Carl Watts wrote: ↑March 30th, 2023, 12:48 pm
The Tach is not simply working on RPM's its far more complex, its working out the Drag Factor which is the base for producing a reading. The monitor is not only counting the pulses, its timing the pulses to work out acceleration and deceleration of the flywheel.
I think it is much smarter than that, to be honest. OpenRowingMonitor behaves as you describe: we measure time between the signal reaching a certain threshold (12V), convert that into old-fashioned pulses and then do the math.
In theory, C2 could do the same thing inside the PM5. But C2 seems to have deliberatly added a second frequency shift over the signal per rotation (we sampled several machines and even spare flywheels sent from C2 to us had this). This frustrates ORM, but that is not my point and I don't think it is C2's either. This type of frequency modulated signal is a known approach for analog tachometers where the speed is determined by the "compression" of the sinewave, theoretically allowing infinite sampling (as it is analog). Getting the magets configured to make this work is extremely precise work. For some calculations, like drag or distance, having such an analog approach doesn't have any influence. However, for more advanced metrics like force curves, it is quite interesting.
Carl Watts wrote: ↑March 30th, 2023, 12:48 pm
From the testing and design that C2 has done what the PM5 now "Expects" to see falls within a very narrow band. Its complex based on the number of blades on the flywheel and the rotational mass of the flywheel. The PM5 is now fast enough to look at the pulses from the flywheel in more detail than the PM2, do what I believe is a more precision calculation because its faster and has time to do it rather than just a "Look up table" and only expects to see the tach pulse within a very narrow range that matches the known characteristic of the flywheel. If the PM5 doesn't "See" very close to what is expected, not just what is coming into it and processing that regardless, it produces no reading at all.

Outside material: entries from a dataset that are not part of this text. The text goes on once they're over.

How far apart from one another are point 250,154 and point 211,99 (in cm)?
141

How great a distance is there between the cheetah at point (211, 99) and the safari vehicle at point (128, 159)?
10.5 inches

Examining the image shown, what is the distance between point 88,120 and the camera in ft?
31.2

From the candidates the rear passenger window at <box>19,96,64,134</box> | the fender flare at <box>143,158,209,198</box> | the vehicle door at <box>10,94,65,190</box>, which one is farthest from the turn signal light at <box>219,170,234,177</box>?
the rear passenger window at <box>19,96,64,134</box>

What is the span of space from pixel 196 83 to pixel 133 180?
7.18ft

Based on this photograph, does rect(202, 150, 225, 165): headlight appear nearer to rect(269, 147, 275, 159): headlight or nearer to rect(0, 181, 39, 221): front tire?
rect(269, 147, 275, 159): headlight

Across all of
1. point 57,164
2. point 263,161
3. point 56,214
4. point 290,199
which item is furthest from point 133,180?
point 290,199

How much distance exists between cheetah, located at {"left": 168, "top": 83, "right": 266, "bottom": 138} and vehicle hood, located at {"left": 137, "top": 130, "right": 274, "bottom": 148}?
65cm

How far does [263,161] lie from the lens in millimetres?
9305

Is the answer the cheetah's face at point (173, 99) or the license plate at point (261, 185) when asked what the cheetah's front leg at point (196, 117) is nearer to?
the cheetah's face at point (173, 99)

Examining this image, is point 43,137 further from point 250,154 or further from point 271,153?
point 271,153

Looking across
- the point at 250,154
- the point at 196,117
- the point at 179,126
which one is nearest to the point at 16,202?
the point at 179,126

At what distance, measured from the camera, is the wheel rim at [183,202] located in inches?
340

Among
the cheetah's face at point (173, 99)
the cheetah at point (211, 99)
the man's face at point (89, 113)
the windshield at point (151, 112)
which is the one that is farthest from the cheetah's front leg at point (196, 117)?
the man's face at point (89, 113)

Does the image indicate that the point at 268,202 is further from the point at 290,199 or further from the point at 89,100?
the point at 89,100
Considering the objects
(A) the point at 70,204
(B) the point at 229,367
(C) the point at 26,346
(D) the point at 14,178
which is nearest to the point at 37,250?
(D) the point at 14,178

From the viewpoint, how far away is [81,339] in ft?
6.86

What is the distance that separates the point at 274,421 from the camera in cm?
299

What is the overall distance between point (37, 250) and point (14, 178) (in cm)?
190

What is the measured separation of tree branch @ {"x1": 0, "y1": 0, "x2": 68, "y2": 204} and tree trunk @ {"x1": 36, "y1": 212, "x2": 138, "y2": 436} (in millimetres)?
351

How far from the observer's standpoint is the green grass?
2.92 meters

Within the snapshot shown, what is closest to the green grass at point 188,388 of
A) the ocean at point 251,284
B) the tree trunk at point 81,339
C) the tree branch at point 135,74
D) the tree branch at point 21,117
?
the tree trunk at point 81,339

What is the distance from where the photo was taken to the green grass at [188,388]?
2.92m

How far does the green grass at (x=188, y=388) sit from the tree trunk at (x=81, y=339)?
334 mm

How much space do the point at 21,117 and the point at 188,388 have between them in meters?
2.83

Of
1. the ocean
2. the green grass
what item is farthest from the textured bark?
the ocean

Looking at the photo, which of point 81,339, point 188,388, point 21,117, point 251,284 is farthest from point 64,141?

That is typically captured in the "flywheel inertia" parameter, which is the basis of almost every calculation in a rower. C2 knows their flywheel and indeed expect some behaviour and outside that the PM5 propably would assume something is wrong.
I don't know if they actually filter for outliers. In comparing ORM and the PM5 (we structurally compare to the golden standard as a validation of our own physics model), I noticed that the PM5 typically reacts to the start about 0.5 seconds slower. In the bluetooth specification, C2 indicates that there is a state "waiting for minimum speed", suggesting some filtering. But we can not replicate startup behaviour from C2, regardless of our settings (we can specify a minimum flywheel speed....), suggesting that C2 has a few tricks up its sleeve we mortals don't understand.
Carl Watts wrote: ↑March 30th, 2023, 12:48 pm
The bottom line is that no other flywheel is going to work. You simply cannot retrofit 3 magnets to another manufacturers rower and get it to work.
Agreed. A PM5 is a very purposebuilt monitor, and providing it with something outside its normal signal will frustrate it. OpenRowingMonitor can handle this, but requires the owner to do some calibration (and thus measure/estimate parameters), and even then some machines aren't suited as their build quility is too poor.
Carl Watts wrote: ↑March 30th, 2023, 12:48 pm
You have to give it to Concept 2, their rower is simply the best when it comes to the IP in the monitor. You can copy the hardware easily enough but all the smarts and what you are paying the extra for is in the monitor.
I like to think you pay a bit extra for the decent monitor, but also for great built quality, servicability and great service. My NordicTrack had a seriously unbalanced flywheel, and they refused to service it (despite it starting after a repair) until physical damage would be visible. I never had such a discussion with C2.